■ **DIRECTIONS FOR THIS TASK**
Beginning with the line that has "The researchers measured", reproduce each remaining line of the data exactly, down to and including the last.
[Start of Attachment]
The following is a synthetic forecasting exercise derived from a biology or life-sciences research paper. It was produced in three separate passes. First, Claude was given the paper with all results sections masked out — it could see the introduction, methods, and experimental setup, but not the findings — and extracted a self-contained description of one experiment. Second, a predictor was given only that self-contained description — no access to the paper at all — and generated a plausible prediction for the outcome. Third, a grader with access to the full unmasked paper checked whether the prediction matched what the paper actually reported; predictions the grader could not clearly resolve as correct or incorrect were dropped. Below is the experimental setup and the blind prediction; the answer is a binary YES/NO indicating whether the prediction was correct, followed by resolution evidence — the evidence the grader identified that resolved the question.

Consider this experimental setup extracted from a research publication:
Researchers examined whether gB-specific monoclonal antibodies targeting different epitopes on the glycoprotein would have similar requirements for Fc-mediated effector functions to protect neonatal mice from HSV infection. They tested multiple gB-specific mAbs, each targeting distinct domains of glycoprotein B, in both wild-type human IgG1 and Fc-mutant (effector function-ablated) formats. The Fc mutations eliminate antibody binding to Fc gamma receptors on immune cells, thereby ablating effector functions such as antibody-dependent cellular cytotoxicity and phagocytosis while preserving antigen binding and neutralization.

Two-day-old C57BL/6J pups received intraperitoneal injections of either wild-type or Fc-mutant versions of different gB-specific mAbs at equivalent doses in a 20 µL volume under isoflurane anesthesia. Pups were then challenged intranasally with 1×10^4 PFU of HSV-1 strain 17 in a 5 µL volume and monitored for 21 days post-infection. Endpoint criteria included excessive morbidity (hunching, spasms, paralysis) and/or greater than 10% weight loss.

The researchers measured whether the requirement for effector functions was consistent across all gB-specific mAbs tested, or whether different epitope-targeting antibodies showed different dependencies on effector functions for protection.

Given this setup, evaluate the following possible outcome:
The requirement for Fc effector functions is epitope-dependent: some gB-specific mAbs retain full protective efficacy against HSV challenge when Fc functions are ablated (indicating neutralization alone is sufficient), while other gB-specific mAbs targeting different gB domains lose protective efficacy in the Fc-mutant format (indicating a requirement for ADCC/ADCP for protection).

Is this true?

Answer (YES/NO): NO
[End of Attachment]
■ **PROBLEM SOLUTION**
The researchers measured whether the requirement for effector functions was consistent across all gB-specific mAbs tested, or whether different epitope-targeting antibodies showed different dependencies on effector functions for protection.

Given this setup, evaluate the following possible outcome:
The requirement for Fc effector functions is epitope-dependent: some gB-specific mAbs retain full protective efficacy against HSV challenge when Fc functions are ablated (indicating neutralization alone is sufficient), while other gB-specific mAbs targeting different gB domains lose protective efficacy in the Fc-mutant format (indicating a requirement for ADCC/ADCP for protection).

Is this true?

Answer (YES/NO): NO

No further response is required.